# Xposed Framework for Gingerbread



## joeblow789

*Rovo89*'s Xposed Framework, originally only for ICS & newer, has been successfully backported to Gingerbread by XDAer *liudongmiao*. Xposed allows some heavy duty ROM & OS modifications without decompiling or flashing. There's only a handful of modules that currently work on GB, but one is *Tungstwenty*'s Master Key Multi-Fix. I've successfully tested the Master Key fix on my D2, vulnerability scanners report it's patched & proof-of-concept exploit apks fail to pwn. Another working module is Xprivacy, which is like PDroid, again without all the hacking & patching.
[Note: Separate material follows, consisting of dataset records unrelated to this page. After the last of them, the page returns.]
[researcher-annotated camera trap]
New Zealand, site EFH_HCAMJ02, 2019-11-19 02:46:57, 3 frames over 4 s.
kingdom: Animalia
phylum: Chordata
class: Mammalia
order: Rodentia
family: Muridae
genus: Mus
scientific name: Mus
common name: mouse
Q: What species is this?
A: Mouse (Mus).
Read, learn, enjoy, and be sure to thank the respective devs:

Xposed Framework & GB modules:
http://forum.xda-developers.com/showthread.php?t=1574401
http://forum.xda-developers.com/showpost.php?p=44034334&postcount=2315
http://forum.xda-developers.com/showthread.php?t=2490548

Master Key Multi-Fix:
The only Master Key fix I got to work was the backported V1.3 by *liudongmiao* above, even though V2.0 is supposed to support GB. Theoretically, this leaves a new zip exploit unpatched, but something's better than nothing, hopefully *Tungstwenty *or *liudongmiao *can fix V2.0. *liudongmiao *has updated his XposedGBInstaller & linked it to a repository of GB compatible Xposed modules. He says only 2 of the 3 currently known Master Key vulnerabilities impact GB & are covered by his latest latest port of the Master Key Multi-Fix. Other options besides Xposed to apply these Master Key fixes are here.

Master Key POC apks:
https://github.com/Fuzion24/AndroidMasterKeys/blob/master/example/apks/modded.apk?raw=true
http://www.rekey.io/static/rekey-poc.apk

Edit- added link to other Master Key fixes.


----------